Copy the entries word for word, from the line containing "Considering the options" through the line containing "954 millimetres", including both of those lines.

#### Exercise material

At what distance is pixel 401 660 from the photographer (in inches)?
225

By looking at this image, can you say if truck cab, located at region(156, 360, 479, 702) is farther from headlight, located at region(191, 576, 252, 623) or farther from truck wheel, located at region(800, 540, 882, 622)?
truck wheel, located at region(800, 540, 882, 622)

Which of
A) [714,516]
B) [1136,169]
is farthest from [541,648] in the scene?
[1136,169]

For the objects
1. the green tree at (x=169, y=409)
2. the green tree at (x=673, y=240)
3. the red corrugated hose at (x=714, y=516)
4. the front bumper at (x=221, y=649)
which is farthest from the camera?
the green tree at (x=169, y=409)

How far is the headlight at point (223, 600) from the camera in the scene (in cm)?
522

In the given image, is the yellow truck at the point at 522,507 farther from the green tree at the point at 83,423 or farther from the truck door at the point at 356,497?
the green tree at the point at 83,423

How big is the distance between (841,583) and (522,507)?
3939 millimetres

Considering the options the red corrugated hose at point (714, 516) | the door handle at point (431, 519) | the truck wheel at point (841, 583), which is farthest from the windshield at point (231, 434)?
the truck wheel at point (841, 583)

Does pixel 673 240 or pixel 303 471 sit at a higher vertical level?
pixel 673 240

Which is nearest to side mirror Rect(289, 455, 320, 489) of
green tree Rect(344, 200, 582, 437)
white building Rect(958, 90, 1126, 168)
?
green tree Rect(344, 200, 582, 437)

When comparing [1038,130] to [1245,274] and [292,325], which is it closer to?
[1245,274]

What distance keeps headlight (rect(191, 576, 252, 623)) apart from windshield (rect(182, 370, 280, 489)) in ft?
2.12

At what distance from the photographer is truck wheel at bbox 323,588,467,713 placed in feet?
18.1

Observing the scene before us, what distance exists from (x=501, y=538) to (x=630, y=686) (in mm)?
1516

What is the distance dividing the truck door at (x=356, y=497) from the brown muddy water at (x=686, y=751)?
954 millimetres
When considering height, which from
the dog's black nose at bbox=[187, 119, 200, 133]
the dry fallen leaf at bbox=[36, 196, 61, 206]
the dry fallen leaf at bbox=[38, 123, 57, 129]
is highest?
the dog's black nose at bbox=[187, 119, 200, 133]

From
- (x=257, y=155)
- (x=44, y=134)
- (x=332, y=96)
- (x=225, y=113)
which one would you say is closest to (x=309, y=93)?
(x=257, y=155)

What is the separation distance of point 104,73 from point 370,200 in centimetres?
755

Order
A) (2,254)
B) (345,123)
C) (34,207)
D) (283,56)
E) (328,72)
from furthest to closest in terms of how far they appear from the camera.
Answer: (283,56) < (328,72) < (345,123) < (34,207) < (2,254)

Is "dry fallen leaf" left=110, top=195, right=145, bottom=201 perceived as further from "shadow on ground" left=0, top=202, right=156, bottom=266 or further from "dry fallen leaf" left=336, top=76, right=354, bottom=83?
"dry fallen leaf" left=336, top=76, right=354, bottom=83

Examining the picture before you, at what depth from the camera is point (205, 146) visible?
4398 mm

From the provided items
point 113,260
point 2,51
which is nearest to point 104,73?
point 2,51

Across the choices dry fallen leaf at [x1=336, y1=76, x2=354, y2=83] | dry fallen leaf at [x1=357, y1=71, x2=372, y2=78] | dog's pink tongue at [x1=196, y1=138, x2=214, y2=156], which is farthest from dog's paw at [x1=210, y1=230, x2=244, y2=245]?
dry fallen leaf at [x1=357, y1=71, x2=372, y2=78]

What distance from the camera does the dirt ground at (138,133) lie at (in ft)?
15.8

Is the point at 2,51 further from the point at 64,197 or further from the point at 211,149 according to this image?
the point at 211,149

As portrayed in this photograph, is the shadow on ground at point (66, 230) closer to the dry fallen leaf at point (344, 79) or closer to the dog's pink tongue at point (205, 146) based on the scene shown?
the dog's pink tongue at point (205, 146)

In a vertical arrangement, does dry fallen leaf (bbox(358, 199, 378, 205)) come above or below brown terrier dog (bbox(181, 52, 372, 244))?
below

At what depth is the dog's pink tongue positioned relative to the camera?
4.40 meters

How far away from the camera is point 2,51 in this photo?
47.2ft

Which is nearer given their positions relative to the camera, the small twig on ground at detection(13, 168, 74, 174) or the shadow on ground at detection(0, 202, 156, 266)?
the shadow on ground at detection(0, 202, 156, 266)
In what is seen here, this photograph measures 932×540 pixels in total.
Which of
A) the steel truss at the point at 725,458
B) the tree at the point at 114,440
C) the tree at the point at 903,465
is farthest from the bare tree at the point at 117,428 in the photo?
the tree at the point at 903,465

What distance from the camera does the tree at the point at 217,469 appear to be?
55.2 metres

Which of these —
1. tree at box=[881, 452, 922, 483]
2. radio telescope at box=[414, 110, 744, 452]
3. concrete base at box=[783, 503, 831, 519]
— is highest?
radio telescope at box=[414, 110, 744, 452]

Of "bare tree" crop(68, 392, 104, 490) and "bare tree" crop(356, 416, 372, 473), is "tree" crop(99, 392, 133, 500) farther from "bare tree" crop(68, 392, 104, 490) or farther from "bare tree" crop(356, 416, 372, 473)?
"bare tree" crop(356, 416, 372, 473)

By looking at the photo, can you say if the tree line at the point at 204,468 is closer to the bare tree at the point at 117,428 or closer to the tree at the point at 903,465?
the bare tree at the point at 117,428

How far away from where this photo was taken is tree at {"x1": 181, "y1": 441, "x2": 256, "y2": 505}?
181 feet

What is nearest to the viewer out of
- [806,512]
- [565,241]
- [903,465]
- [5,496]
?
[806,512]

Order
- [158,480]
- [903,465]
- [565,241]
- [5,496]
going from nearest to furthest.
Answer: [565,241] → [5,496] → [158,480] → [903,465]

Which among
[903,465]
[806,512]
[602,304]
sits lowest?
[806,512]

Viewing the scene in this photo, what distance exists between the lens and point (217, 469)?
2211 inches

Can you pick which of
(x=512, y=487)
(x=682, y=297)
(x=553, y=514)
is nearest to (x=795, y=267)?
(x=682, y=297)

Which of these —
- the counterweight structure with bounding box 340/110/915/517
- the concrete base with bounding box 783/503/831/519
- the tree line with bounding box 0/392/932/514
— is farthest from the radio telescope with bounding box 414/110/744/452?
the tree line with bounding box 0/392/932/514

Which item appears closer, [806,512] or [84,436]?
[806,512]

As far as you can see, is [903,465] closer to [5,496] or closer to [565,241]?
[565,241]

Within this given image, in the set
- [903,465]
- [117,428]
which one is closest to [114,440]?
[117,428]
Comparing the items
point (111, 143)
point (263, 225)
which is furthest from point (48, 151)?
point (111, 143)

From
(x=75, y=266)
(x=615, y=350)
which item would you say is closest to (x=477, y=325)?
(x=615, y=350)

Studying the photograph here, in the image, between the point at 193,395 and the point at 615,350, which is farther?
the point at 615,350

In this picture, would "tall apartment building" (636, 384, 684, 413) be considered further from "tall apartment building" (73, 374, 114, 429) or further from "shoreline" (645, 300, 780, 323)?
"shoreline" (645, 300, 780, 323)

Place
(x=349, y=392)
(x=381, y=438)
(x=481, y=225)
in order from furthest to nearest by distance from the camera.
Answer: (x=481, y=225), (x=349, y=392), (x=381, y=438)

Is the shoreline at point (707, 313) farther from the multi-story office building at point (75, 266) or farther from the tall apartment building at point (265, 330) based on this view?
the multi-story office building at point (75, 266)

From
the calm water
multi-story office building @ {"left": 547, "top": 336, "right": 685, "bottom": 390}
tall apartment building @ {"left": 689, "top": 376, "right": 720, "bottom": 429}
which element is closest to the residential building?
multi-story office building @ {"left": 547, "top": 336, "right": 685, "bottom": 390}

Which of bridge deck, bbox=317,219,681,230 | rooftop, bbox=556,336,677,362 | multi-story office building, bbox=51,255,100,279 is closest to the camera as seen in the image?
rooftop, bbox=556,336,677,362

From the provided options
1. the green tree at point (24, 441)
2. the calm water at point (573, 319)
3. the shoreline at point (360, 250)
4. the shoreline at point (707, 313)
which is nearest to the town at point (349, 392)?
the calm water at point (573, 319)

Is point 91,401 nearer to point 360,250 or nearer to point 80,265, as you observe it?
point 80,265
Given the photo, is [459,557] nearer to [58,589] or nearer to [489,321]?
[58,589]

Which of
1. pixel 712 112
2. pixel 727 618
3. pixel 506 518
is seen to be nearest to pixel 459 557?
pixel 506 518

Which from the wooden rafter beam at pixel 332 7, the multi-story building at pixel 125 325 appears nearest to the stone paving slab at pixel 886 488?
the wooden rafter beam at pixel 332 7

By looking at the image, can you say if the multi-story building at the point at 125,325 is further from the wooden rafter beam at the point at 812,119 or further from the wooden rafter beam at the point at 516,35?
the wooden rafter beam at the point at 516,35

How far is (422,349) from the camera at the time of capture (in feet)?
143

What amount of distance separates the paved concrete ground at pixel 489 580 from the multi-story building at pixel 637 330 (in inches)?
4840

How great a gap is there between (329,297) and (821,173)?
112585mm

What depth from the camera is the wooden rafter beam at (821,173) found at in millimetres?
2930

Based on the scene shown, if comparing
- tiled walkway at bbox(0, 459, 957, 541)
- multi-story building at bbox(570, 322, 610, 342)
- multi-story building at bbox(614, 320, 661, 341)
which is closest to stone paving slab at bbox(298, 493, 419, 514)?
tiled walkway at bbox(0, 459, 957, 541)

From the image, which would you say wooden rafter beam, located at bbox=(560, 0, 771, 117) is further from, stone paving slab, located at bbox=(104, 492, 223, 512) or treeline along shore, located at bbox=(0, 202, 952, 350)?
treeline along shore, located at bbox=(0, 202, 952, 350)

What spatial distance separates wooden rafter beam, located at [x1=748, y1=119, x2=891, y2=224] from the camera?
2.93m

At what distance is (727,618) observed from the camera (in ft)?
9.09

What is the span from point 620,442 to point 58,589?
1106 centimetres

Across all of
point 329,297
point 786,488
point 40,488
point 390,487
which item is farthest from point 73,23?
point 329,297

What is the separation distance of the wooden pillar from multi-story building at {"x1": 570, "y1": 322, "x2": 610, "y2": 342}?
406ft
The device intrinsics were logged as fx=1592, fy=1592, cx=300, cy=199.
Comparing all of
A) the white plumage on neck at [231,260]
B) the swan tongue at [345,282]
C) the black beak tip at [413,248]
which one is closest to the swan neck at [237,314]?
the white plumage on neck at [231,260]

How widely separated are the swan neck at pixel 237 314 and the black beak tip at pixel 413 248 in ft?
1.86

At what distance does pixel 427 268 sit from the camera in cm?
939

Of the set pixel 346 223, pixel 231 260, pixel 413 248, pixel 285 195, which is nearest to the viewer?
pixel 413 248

########

• **Response below**:
Considering the options the red corrugated hose at point (714, 516) | the door handle at point (431, 519) | the truck wheel at point (841, 583), which is farthest from the windshield at point (231, 434)?
the truck wheel at point (841, 583)

Does pixel 673 240 or pixel 303 471 sit at a higher vertical level?
pixel 673 240

Which is nearest to side mirror Rect(289, 455, 320, 489) of
green tree Rect(344, 200, 582, 437)
white building Rect(958, 90, 1126, 168)
?
green tree Rect(344, 200, 582, 437)

When comparing [1038,130] to [1245,274] and [292,325], which is it closer to?
[1245,274]

What distance keeps headlight (rect(191, 576, 252, 623)) apart from windshield (rect(182, 370, 280, 489)) in ft?
2.12

At what distance from the photographer is truck wheel at bbox 323,588,467,713 placed in feet?
18.1

Observing the scene before us, what distance exists from (x=501, y=538) to (x=630, y=686) (in mm)?
1516

What is the distance dividing the truck door at (x=356, y=497) from the brown muddy water at (x=686, y=751)?
954 millimetres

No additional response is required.